◆ Assignment
Copy the material from the start through the line containing "El presidente ruso, Vladímir", swapping "sidewalk" for "boardwalk" and changing nothing else. Leave the pictures out.

(Dataset excerpts)
»»
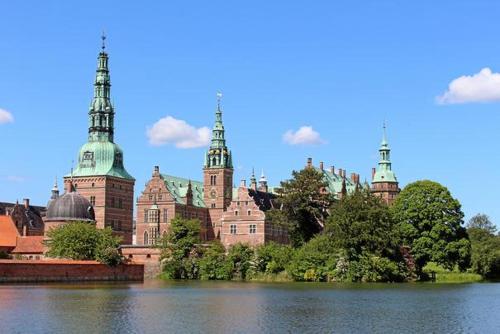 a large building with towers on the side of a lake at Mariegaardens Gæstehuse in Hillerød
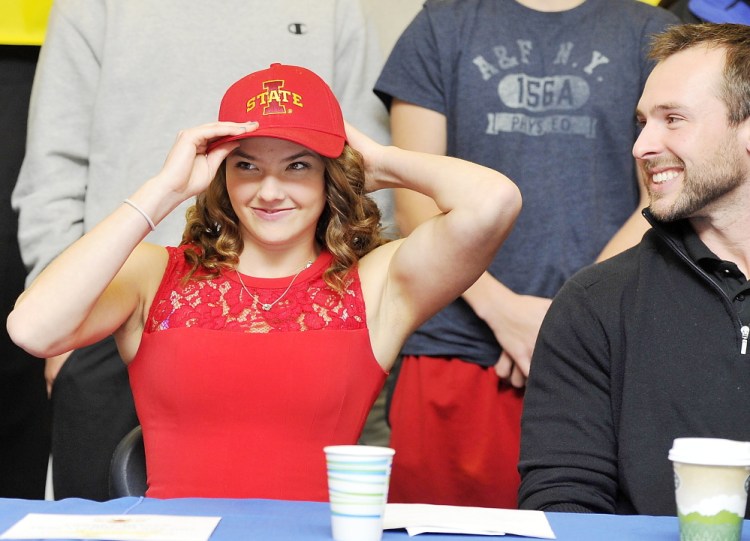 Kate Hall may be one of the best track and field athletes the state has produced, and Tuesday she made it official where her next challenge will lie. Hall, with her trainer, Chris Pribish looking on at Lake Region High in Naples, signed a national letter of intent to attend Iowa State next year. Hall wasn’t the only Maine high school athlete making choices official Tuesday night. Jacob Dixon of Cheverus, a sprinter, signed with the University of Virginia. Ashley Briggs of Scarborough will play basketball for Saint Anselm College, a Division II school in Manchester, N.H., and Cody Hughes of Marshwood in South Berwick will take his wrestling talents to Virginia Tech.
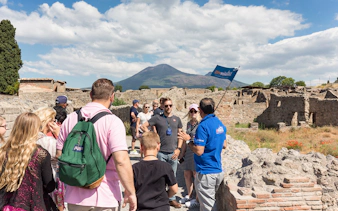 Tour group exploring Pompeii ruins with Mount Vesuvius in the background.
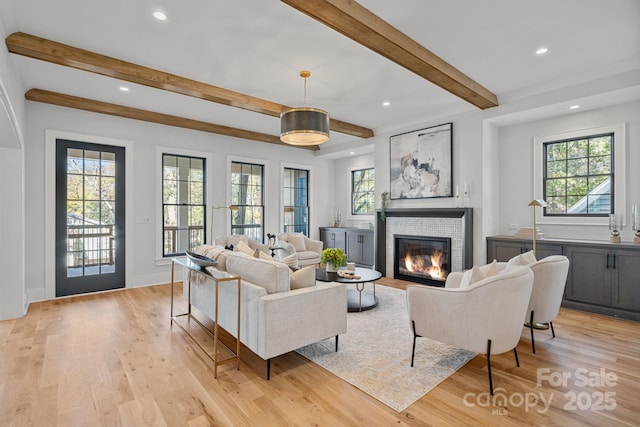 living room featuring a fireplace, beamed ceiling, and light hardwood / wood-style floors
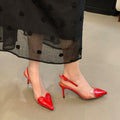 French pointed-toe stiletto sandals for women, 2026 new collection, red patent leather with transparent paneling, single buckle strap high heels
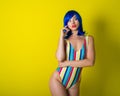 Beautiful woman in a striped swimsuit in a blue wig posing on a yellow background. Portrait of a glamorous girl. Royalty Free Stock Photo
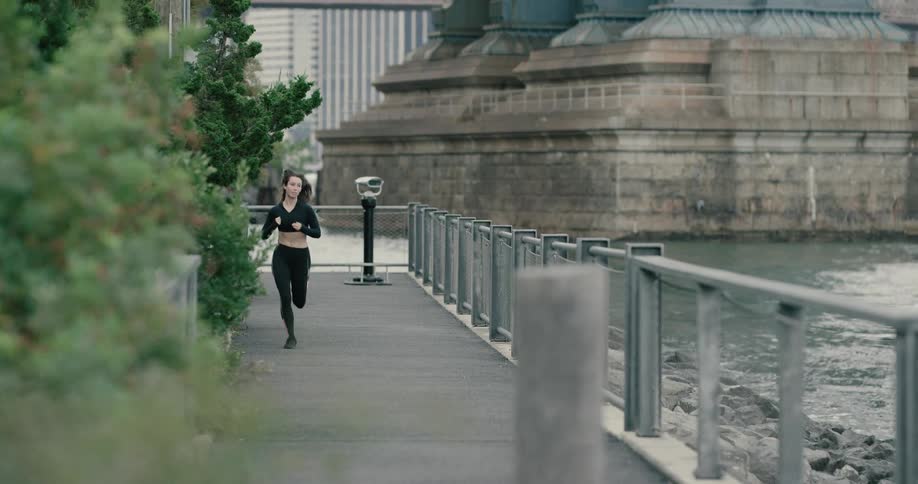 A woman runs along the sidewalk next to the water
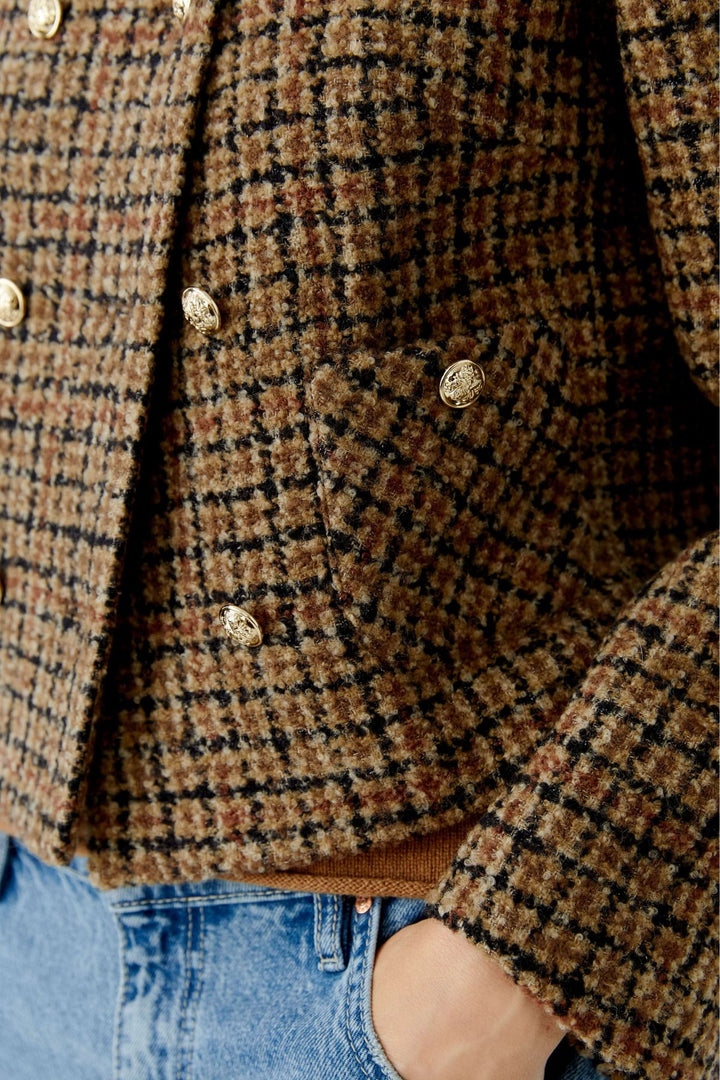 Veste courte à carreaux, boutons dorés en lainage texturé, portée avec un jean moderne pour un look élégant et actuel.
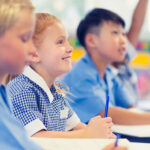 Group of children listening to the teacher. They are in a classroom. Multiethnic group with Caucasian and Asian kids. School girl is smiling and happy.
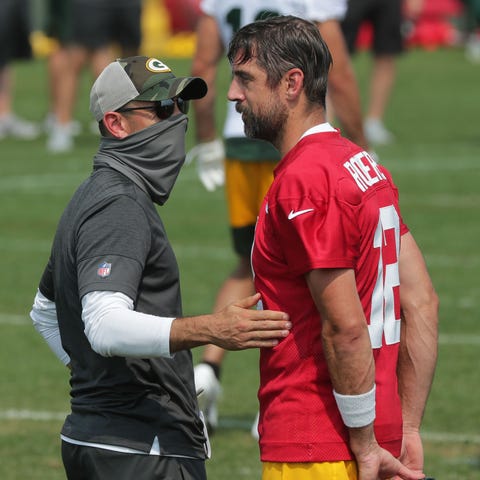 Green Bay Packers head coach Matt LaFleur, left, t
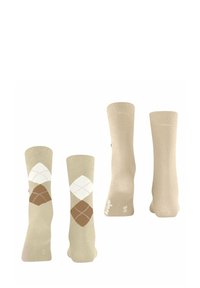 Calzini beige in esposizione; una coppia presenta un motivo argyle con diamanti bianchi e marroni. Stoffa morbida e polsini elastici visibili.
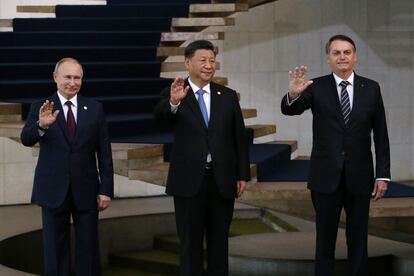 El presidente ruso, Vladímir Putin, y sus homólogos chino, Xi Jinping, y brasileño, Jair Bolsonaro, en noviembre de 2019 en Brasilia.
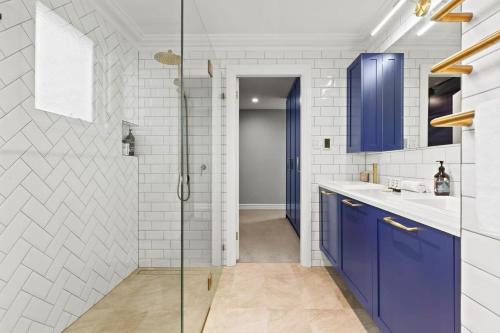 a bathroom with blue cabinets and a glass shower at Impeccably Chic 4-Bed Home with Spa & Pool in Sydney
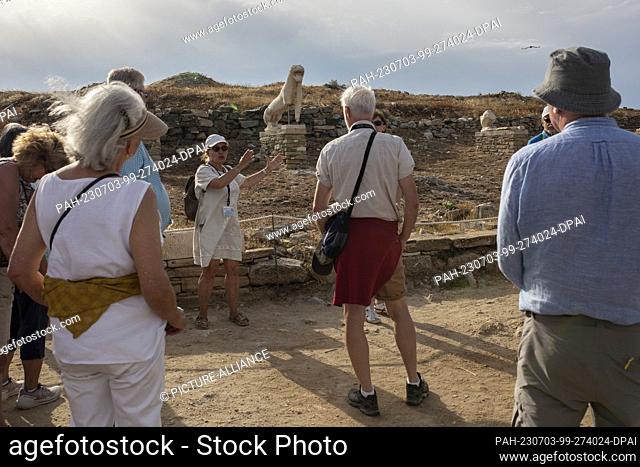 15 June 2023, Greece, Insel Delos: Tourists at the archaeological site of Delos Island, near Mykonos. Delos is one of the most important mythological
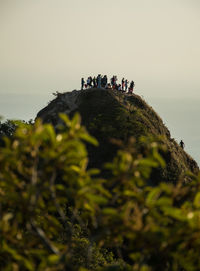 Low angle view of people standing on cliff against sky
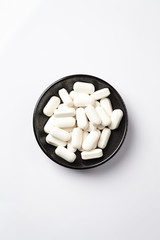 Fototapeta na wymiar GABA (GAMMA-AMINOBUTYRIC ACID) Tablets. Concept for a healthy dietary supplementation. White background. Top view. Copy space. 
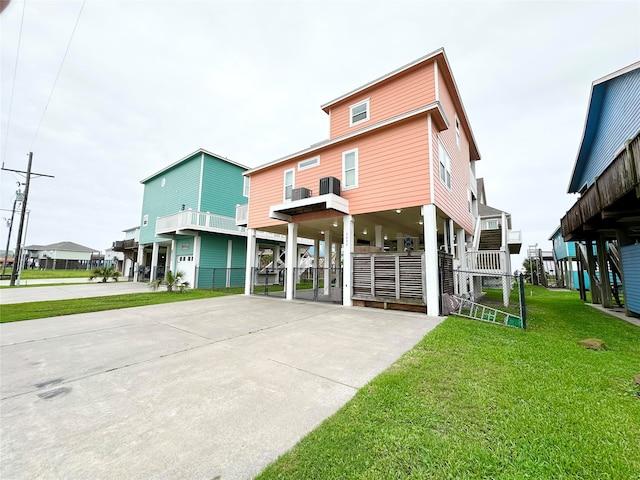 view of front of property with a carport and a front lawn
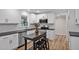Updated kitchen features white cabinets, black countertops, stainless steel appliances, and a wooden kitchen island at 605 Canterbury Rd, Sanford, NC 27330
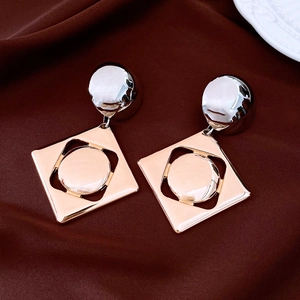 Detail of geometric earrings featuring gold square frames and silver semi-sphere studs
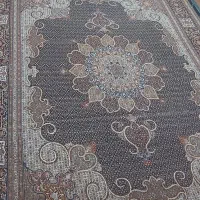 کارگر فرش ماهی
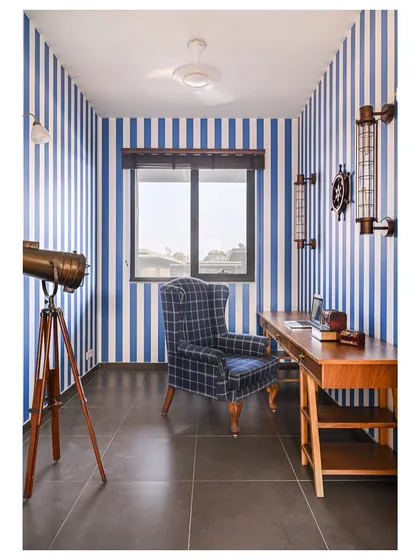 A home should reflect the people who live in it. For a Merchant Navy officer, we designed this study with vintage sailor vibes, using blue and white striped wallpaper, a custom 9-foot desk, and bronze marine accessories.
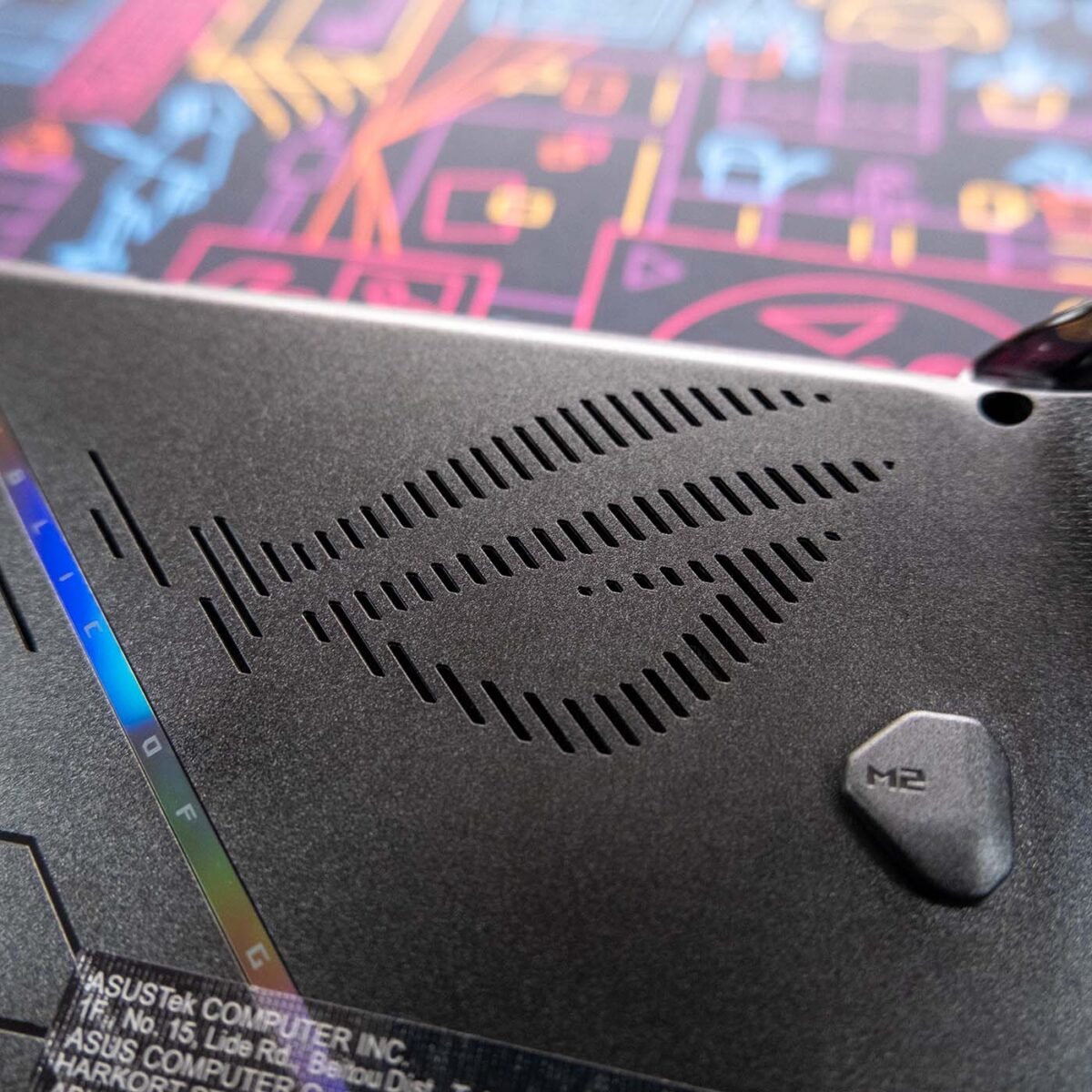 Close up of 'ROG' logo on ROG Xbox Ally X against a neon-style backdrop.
««
◆ Answer box
 a large building with towers on the side of a lake at Mariegaardens Gæstehuse in Hillerød
 Kate Hall may be one of the best track and field athletes the state has produced, and Tuesday she made it official where her next challenge will lie. Hall, with her trainer, Chris Pribish looking on at Lake Region High in Naples, signed a national letter of intent to attend Iowa State next year. Hall wasn’t the only Maine high school athlete making choices official Tuesday night. Jacob Dixon of Cheverus, a sprinter, signed with the University of Virginia. Ashley Briggs of Scarborough will play basketball for Saint Anselm College, a Division II school in Manchester, N.H., and Cody Hughes of Marshwood in South Berwick will take his wrestling talents to Virginia Tech.
 Tour group exploring Pompeii ruins with Mount Vesuvius in the background.
 living room featuring a fireplace, beamed ceiling, and light hardwood / wood-style floors
 French pointed-toe stiletto sandals for women, 2026 new collection, red patent leather with transparent paneling, single buckle strap high heels
 Beautiful woman in a striped swimsuit in a blue wig posing on a yellow background. Portrait of a glamorous girl. Royalty Free Stock Photo
 A woman runs along the boardwalk next to the water
 Veste courte à carreaux, boutons dorés en lainage texturé, portée avec un jean moderne pour un look élégant et actuel.
 Group of children listening to the teacher. They are in a classroom. Multiethnic group with Caucasian and Asian kids. School girl is smiling and happy.
 Green Bay Packers head coach Matt LaFleur, left, t
 Calzini beige in esposizione; una coppia presenta un motivo argyle con diamanti bianchi e marroni. Stoffa morbida e polsini elastici visibili.
 El presidente ruso, Vladímir Putin, y sus homólogos chino, Xi Jinping, y brasileño, Jair Bolsonaro, en noviembre de 2019 en Brasilia.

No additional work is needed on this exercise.